Construction-grade adhesive is formulated to last. Therefore, when it has been applied to be a long-lasting binding agent such as in flooring applications, removing it can be difficult. In many instances, construction adhesive cannot be removed without creating a lot of damage. For example, never attempt to remove construction adhesive from drywall. It is less expensive to replace the drywall than to attempt to scrape off the adhesive. When you do decide to remove adhesive here are some tips to help you out.
Removing from Flooring, Paneling or Molding
Removing construction adhesive from flooring, paneling, and molding can also cause irreparable damage. You may be able to remove it with a flat-edged tool, but it can take a great deal of time and effort. Always practice extreme caution when using even a flat-edged blade when attempting to remove construction adhesive. If you are trying to preserve the paneling, molding or flooring for reuse, errant or forceful blade operation can cause serious damage by gouging or tearing the material. Some adhesives can be loosened using acetone. But first, test it on an out-of-the way spot to see if it will damage the material. Some paint strippers may work as well to loosen the construction adhesive to a point where the material can be removed without damage. If so, scrape the substance off quickly before it re-hardens.
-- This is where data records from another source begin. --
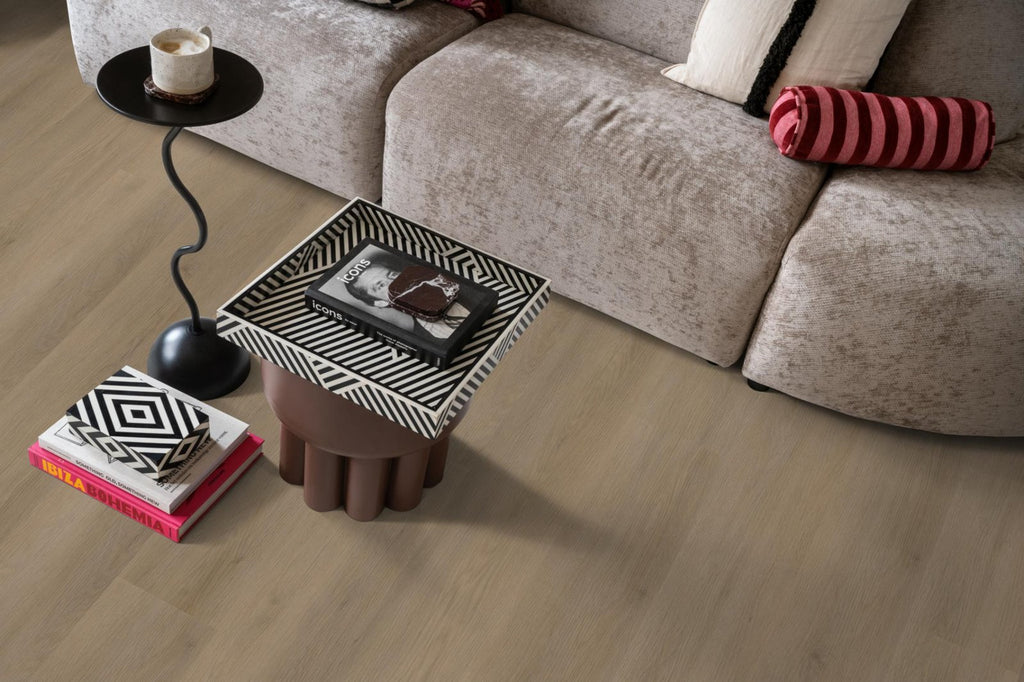 Sentima click natural oak sfeer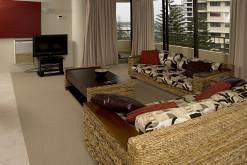 Regent Apartments Gold Coast 18-24 Aubrey Street Surfers Paradise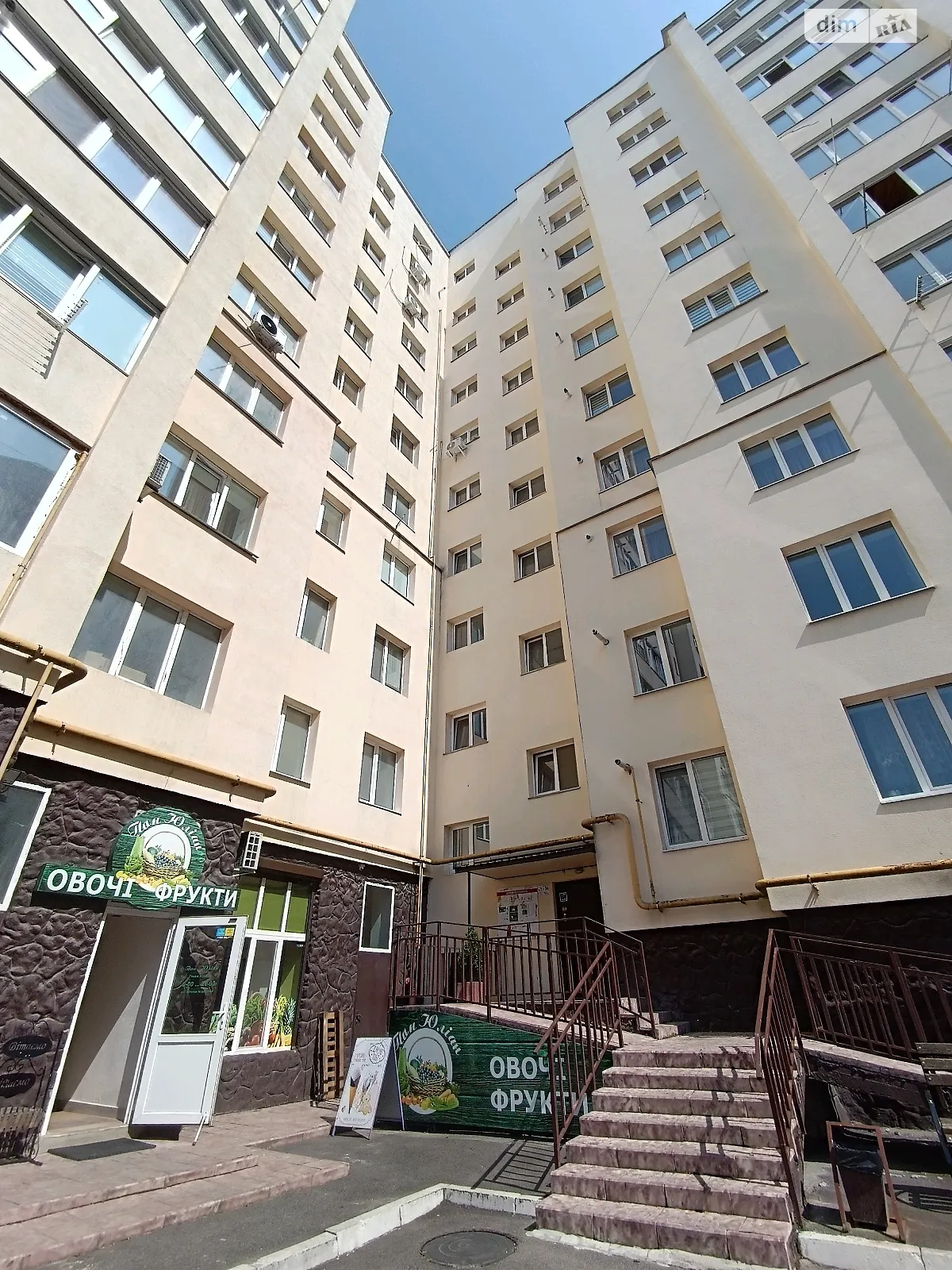Продается 2-комнатная квартира 75 кв. м в Хмельницком, просп. Мира, 94/1В - фото 1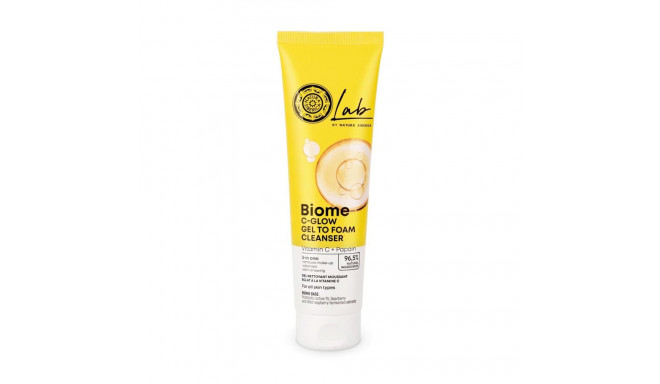 LAB BIOME C-GLOW puhastusvaht 140ml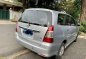 Sell Silver 2012 Toyota Innova at 95000 km-4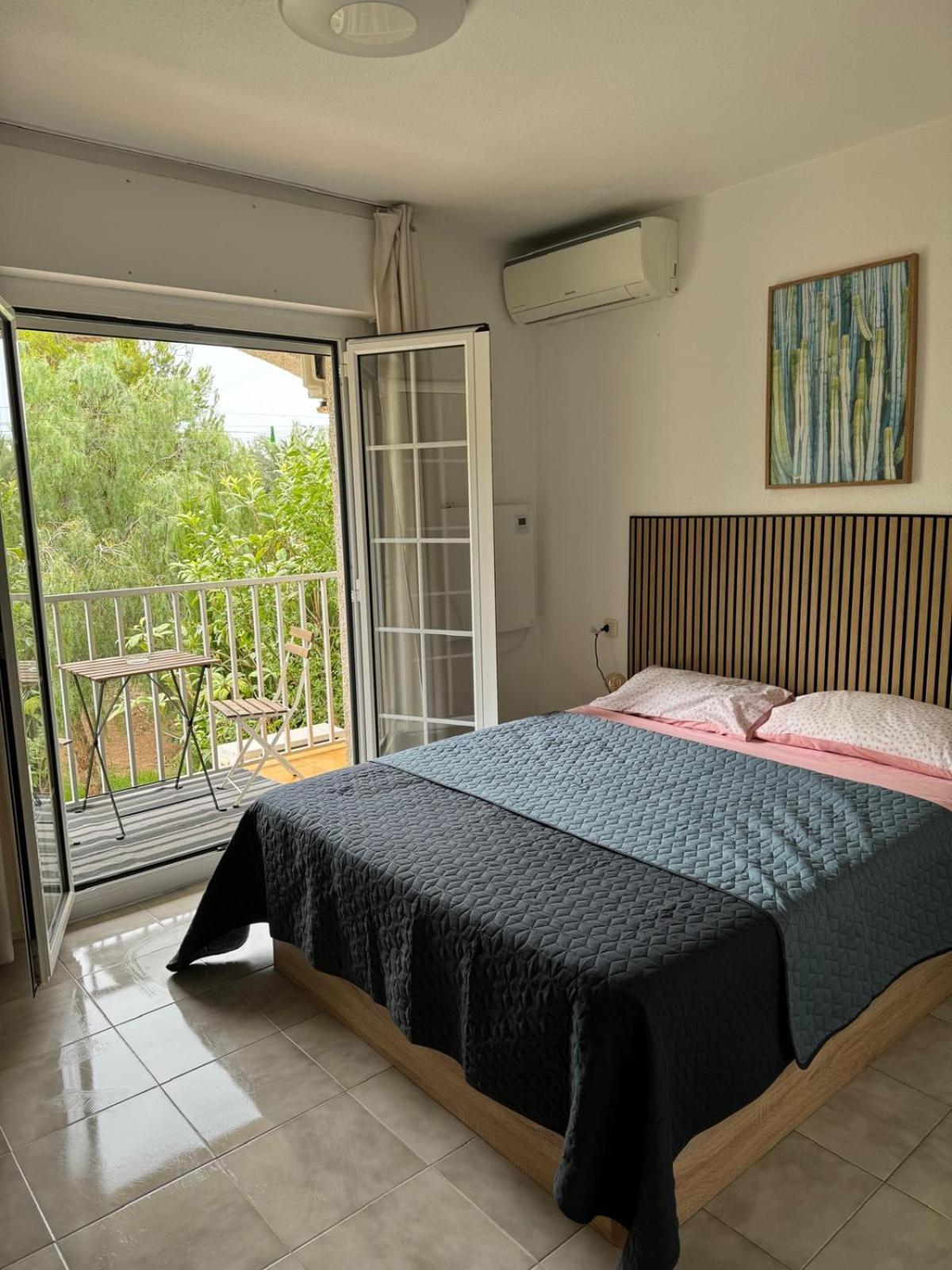 Villa Mare - 2 Beds With Balcony, Patio And Pool And Direct Park Access มูร์เซีย ภายนอก รูปภาพ
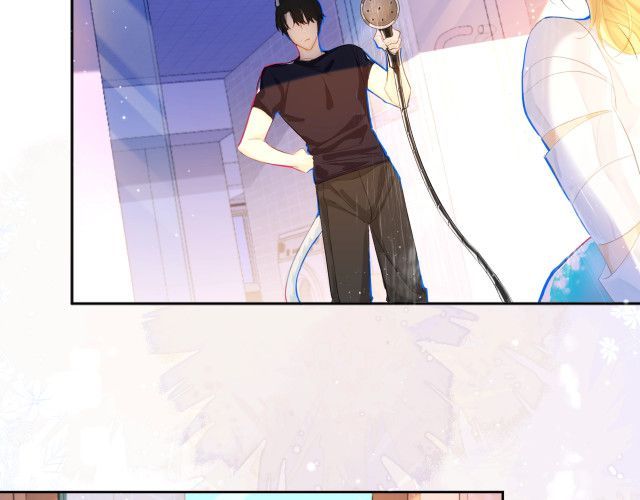 Nhân Ngư Rơi Xuống Chap 2 - Next Chap 3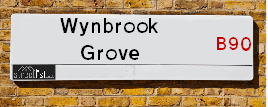 Wynbrook Grove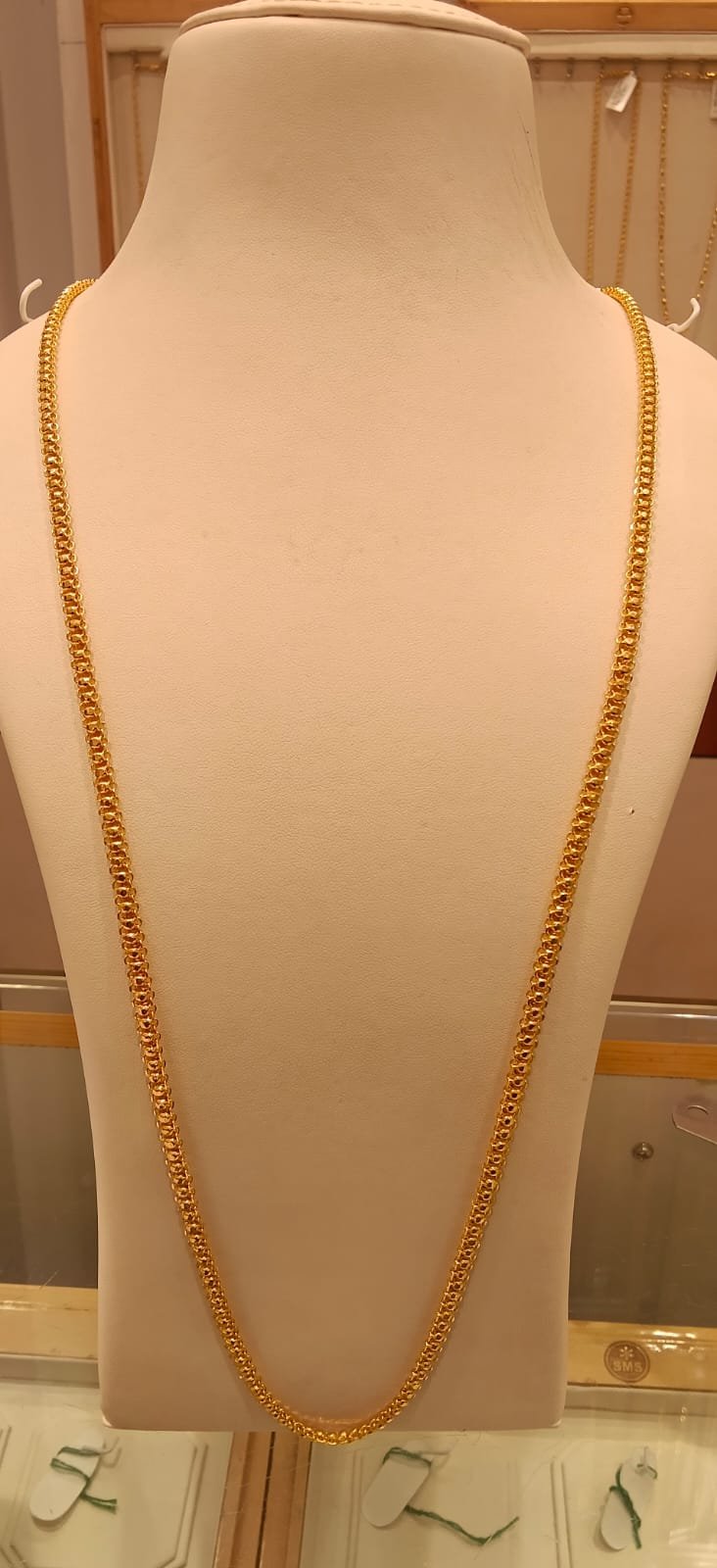Long Chain 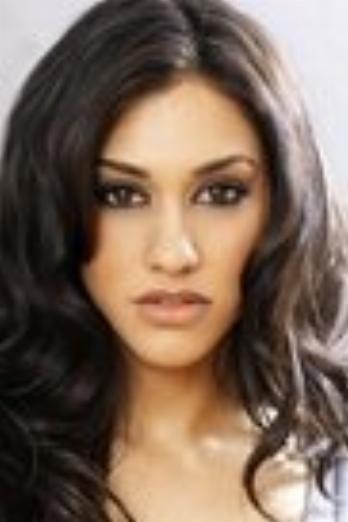 Janina Gavankar isKnoxx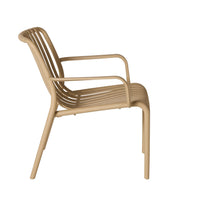Jesi Occasional Chair Taupe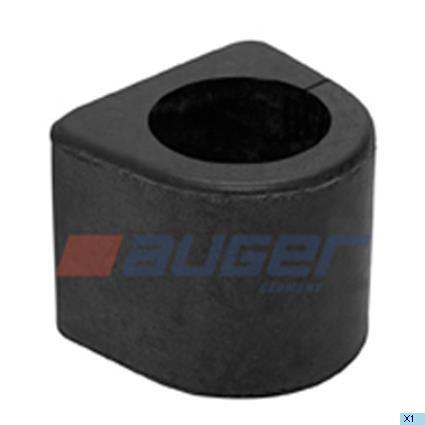 Auger 51038 Rear stabilizer bush 51038: Buy near me in Poland at 2407.PL - Good price!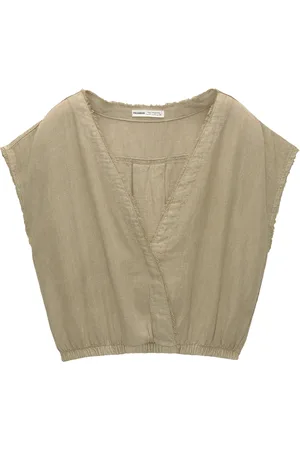 Pull&Bear Chemisier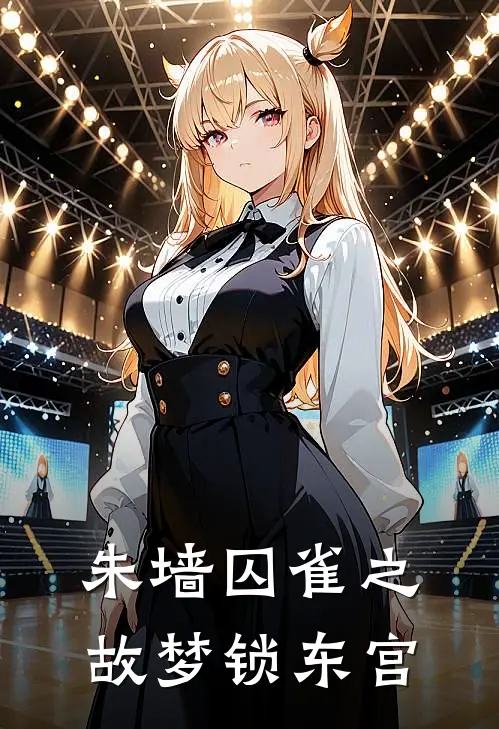 朱墙囚雀之故梦锁东宫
There are commercially available adhesive removers that may help loosen the adhesive so the material it binds can be removed successfully and then scraped clean. While working with drywall and when the adhesive is still wet, just wipe it off gently with a sponge and warm water. Never soak the drywall with water to remove an adhesive because this will damage the wall. Some solvents you can use to loosen adhesive include citrus and soy-based removers. Try using mineral spirits as well.
Blast It Away
When faced with stone, rock and bricks bound together with construction adhesive, the best possible way to loosen the glue is to blast it away. Using a high-powered, water pressure hose or a sand blaster may get the job done efficiently. However, sand blasting can scratch hard surfaces leaving unsightly scars.
The Heat Is On
In many instances, applying heat to an adhesive area will help to loosen the substance enough to remove the material for scraping. Often, after gaining entry under a tile, for example, use of a hand-held hair dryer will soften the floor glue enough to peel the tiles from the floor. After the tiles are peeled away, the hand-held hair dryer can also be used to soften the glue still sticking to either the back of the tiles or on top of the sub-flooring making it easier to scrape off.
Note: When working with adhesive, always wear a breathing mask. Also protect your eyes and skin when using chemicals.